O ministro do Supremo Tribunal Federal (STF), André Mendonça, determinou que o governador Mauro Mendes (União) e a Assembleia Legislativa (ALMT) prestem esclarecimentos sobre a eficácia da Lei da Pesca. Os órgãos têm 10 dias para encaminhar relatório. Em vigor desde janeiro de 2024, a regra proíbe pesca, transporte e comercialização de 12 espécies de peixes dos rios mato-grossenses por 5 anos. O despacho ocorre um ano e seis meses desde que Mendonça negou a liminar em 3 ações diretas de inconstitucionalidade (ADIs) sobre o tema.

 

“(...) A eficácia e a efetividade da suspensão da atividade pesqueira nos rios da referida unidade federativa, considerando as finalidades buscadas com a instituição da política pública”, diz trecho da decisão publicada nesta quinta-feira (29).

 

O ministro ainda solicita que o parlamento estadual apresentem relatórios do observatório criado exclusivamente para monitorar os resultados da Lei da Pesca.

Foto: Andressa Anholete/STF

André Mendonça ainda pede explicações da situação atual dos pescadores artesanais no Estado do Mato Grosso, trazendo dados sobre “o pagamento do auxílio-financeiro previsto nos artigos 46-B e seguintes da Lei estadual nº 9.096, de 2009; e [b] os impactos da alteração do art. 19-A da Lei estadual nº 9.096, de 2009, pela Lei estadual nº 12.434, de 2024”.

### [Dados armazenados]

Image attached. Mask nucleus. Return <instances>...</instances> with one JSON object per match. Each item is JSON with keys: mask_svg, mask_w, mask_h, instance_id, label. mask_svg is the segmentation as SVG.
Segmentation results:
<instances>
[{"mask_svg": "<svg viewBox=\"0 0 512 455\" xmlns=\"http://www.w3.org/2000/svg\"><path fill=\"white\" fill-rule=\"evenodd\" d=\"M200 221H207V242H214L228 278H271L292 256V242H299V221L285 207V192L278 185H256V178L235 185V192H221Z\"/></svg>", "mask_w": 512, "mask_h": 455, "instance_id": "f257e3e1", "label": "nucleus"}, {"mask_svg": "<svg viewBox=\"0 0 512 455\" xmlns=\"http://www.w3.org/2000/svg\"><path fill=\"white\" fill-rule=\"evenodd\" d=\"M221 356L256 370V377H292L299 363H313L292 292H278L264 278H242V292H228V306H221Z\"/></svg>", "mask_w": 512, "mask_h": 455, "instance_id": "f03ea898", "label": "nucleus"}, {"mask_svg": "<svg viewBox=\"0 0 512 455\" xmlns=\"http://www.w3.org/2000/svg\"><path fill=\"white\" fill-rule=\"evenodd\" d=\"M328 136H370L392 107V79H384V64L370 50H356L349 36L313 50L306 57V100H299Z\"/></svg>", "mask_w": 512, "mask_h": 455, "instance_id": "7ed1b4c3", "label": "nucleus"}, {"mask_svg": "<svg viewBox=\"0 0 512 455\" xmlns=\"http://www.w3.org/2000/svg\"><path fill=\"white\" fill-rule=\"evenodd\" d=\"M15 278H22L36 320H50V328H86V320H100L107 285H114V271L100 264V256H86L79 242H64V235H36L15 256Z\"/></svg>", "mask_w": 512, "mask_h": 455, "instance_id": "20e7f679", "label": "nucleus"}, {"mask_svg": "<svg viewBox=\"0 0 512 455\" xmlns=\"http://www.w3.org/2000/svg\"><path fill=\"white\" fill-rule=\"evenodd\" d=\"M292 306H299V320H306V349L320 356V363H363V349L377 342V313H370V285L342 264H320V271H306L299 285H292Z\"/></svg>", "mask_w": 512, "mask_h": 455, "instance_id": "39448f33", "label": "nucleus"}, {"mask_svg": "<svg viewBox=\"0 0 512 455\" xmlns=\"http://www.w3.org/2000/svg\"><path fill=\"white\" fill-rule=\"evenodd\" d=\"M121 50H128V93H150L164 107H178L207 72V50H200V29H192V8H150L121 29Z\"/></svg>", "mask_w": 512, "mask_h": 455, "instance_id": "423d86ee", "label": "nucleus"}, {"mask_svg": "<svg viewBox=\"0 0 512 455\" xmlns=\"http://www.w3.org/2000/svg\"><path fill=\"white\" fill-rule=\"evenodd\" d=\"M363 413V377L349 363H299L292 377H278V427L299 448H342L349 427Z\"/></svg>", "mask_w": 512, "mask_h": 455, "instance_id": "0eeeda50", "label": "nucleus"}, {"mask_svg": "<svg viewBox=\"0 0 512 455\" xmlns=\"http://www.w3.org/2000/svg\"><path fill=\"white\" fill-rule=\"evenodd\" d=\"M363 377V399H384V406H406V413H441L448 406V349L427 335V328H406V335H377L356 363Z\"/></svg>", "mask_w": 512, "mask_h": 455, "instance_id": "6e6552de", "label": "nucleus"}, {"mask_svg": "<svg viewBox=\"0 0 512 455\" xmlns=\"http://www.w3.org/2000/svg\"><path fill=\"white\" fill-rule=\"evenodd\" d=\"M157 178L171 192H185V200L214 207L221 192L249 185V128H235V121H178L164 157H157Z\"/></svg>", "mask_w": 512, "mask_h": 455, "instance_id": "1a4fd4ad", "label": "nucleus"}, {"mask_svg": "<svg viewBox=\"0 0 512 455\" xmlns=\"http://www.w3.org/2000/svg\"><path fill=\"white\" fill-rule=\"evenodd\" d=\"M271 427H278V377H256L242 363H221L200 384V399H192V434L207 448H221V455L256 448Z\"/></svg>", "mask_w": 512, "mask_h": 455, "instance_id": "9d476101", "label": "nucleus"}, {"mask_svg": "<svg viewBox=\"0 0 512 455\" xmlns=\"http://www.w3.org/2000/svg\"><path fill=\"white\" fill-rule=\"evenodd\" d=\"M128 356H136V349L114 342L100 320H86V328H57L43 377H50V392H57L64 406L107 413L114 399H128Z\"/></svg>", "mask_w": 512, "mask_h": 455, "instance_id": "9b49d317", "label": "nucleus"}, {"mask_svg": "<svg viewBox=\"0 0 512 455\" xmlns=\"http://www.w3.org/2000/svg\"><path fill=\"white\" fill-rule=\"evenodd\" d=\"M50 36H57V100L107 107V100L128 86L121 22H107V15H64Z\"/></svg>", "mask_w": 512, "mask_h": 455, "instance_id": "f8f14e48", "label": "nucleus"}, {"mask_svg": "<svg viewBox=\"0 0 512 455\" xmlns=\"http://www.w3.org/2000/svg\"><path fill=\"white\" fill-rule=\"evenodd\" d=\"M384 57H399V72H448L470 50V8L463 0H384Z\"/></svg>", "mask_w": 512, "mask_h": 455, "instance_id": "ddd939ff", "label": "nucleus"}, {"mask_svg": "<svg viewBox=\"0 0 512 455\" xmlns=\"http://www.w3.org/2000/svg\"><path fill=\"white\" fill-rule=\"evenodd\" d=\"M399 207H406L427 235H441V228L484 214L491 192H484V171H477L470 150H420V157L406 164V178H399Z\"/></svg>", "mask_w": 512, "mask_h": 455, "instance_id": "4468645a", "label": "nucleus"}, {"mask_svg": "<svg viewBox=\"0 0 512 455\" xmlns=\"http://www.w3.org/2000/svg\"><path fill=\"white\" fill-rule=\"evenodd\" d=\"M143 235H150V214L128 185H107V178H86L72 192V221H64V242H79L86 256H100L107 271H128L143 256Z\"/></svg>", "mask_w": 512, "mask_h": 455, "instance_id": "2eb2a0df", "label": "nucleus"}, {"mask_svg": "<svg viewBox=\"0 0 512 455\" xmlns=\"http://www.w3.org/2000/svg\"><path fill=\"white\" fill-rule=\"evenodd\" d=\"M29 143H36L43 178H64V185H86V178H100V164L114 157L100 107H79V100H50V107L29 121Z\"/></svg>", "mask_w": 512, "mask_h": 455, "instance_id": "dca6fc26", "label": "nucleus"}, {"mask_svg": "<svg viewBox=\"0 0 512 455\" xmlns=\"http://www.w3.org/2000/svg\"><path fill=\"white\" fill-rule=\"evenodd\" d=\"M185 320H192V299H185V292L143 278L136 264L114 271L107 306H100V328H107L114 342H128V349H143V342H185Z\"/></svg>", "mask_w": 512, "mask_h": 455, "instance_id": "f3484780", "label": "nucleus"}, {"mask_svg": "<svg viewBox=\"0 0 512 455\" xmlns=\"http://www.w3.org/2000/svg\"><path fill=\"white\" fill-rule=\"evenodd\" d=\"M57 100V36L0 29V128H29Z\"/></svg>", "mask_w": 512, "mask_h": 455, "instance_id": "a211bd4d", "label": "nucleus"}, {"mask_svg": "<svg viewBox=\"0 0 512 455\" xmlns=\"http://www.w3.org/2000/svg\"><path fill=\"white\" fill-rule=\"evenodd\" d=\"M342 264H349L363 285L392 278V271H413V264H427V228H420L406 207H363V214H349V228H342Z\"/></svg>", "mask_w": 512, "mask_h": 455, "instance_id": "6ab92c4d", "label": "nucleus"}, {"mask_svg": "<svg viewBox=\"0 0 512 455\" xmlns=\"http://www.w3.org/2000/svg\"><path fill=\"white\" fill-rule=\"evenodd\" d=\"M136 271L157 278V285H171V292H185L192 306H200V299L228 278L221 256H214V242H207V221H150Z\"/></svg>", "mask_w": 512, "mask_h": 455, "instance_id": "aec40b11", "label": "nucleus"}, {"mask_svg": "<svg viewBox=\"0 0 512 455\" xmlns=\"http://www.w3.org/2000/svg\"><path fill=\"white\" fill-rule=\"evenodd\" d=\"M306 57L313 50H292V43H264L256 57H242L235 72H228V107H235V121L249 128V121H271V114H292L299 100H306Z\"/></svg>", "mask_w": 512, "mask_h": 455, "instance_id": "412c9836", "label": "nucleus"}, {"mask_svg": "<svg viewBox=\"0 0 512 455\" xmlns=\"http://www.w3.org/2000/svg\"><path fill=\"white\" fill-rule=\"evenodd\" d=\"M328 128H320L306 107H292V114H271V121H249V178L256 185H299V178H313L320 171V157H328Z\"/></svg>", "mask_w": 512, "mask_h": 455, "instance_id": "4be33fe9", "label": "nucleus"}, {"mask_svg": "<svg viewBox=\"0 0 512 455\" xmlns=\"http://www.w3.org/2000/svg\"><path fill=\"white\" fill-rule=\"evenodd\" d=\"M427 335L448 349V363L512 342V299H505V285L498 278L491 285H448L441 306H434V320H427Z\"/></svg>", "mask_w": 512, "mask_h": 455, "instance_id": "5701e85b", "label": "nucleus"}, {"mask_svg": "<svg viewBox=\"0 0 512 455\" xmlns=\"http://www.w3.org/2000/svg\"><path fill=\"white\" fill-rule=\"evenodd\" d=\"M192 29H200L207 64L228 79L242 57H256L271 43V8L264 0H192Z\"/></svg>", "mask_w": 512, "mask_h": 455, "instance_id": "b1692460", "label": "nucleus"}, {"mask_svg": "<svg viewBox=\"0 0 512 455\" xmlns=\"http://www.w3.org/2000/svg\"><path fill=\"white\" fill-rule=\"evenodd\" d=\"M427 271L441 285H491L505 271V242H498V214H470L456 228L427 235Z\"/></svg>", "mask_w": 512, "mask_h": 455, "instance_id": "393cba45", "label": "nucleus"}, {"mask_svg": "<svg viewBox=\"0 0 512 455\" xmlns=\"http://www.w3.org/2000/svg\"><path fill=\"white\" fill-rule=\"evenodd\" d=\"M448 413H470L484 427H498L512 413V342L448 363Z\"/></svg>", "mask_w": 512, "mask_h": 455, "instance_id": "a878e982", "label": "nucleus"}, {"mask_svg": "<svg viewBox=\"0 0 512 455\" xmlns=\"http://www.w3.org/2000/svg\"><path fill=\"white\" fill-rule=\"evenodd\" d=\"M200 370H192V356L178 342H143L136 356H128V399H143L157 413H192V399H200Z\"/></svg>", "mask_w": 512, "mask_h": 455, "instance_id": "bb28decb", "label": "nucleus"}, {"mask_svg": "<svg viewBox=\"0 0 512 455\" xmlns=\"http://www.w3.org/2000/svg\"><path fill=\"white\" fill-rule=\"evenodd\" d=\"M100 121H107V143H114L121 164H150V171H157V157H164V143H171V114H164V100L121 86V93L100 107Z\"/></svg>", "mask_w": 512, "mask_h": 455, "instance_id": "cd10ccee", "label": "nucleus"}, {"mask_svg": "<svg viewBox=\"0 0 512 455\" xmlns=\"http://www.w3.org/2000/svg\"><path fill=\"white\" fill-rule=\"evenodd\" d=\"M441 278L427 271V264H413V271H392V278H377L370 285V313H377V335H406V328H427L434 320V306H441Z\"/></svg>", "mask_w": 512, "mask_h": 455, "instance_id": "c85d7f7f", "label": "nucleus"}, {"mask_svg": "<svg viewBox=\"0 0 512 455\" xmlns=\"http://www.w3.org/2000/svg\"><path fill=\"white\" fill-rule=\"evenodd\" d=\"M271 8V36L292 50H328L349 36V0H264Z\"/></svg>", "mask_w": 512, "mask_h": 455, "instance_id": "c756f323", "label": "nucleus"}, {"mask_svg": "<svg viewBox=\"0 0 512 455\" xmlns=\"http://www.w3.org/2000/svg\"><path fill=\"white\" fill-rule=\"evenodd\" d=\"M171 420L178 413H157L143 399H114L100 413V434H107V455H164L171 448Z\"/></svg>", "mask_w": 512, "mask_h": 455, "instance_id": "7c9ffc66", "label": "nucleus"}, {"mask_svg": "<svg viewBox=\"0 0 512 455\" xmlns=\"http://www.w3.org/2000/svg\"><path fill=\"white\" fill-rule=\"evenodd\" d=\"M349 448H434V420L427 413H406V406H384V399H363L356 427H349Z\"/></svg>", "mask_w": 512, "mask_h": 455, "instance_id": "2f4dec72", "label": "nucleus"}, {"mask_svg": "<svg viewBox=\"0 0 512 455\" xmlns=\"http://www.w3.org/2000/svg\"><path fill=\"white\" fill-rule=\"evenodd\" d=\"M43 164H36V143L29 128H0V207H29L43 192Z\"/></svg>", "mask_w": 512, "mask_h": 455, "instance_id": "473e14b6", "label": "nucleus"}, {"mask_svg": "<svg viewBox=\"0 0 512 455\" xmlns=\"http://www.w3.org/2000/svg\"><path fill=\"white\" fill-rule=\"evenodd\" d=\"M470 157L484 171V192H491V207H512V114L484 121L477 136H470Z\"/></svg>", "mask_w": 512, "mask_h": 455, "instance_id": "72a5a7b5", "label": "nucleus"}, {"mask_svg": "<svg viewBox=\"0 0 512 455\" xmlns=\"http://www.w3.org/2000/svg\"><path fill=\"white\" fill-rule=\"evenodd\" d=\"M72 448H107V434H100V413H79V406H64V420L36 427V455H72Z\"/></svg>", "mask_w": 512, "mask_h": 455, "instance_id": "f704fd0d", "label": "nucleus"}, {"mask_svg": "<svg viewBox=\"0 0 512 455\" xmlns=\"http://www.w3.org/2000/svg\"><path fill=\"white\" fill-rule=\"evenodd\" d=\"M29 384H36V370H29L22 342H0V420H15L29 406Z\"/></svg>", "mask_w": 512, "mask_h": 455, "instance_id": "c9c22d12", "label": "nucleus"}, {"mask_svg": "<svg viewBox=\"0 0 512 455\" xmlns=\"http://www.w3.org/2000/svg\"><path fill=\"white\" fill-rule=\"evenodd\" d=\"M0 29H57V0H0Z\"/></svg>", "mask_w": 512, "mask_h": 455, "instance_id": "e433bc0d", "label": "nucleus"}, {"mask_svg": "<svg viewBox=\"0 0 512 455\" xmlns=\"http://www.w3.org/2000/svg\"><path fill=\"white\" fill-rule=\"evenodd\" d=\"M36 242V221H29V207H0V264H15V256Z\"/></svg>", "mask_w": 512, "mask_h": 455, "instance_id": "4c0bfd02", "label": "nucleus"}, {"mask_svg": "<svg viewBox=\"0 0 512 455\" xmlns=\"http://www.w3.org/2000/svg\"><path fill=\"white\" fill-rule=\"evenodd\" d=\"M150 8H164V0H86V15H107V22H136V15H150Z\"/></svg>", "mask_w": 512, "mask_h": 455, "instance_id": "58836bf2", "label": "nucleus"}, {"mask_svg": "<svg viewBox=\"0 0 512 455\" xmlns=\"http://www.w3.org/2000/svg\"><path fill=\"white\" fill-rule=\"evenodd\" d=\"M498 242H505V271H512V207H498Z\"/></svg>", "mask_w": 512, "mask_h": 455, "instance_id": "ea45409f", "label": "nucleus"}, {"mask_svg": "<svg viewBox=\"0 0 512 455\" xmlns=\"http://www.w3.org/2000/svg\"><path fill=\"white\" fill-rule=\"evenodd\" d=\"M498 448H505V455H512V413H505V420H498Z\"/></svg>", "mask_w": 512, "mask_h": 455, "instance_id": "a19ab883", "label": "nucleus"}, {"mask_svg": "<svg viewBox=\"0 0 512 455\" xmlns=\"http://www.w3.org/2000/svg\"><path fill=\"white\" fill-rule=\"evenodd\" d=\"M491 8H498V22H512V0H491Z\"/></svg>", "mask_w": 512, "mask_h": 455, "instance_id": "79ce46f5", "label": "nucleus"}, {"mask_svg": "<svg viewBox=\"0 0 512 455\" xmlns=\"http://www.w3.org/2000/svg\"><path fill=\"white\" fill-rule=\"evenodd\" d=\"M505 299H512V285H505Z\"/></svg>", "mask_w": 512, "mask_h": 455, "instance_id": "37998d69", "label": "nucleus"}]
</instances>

### [Instruções do exercício]
Prossiga com o texto sobre a Lei da Pesca de Mato Grosso, escrevendo a partir da última frase apresentada.

### [Campo de resposta]
Lei questionada  

A decisão de Mendonça traz esperanças para os autores das ações contra a Lei da Pesca, já que reclamam que até o hoje, o ministro não colocou para votação o mérito do tema no Plenário da Corte Suprema. O magistrado negou a liminar para suspender a lei no dia 3 de julho de 2024, afirmando que a norma trata de interesses locais de natureza ambiental, conforme a autonomia conferida aos estados pela Constituição Federal, que permite a edição de regras locais mais rígidas que as federais.

 

A Lei da Pesca foi aprovada no final de 2023, e alterada em fevereiro do ano passado, na tentativa de evitar que ela fosse derrubada judicialmente. Entre as mudanças está a alteração garantiu a liberação da pesca aos pescadores artesanais, proibindo apenas 12 espécies: cachara, caparari, dourado, jaú, matrinxã, pintado/surubin, piraíba, piraputanga, pirara, pirarucu, trairão e tucunaré.